§ **What needs to be done**:
The reply must be the number of lines in the following material that include the word "wall", and nothing more.

⟨

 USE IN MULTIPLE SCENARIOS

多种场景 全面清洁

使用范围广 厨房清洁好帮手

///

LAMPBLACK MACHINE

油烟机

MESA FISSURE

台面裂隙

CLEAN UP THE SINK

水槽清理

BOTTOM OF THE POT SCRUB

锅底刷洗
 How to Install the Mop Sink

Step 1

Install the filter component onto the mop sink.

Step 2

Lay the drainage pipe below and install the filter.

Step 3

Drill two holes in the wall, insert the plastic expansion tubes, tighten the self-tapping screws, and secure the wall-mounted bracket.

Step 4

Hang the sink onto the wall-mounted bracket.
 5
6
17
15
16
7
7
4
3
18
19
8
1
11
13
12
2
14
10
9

⟩
⟨

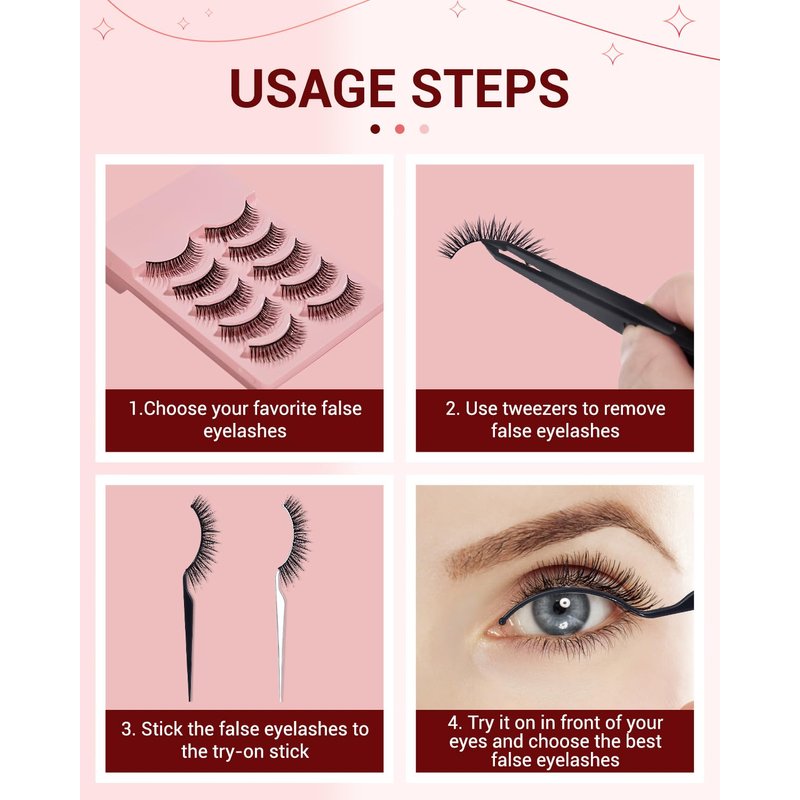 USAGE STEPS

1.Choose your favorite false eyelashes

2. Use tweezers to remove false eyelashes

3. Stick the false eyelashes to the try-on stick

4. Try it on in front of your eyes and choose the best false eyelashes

⟩

§ **Finished exercise**:
2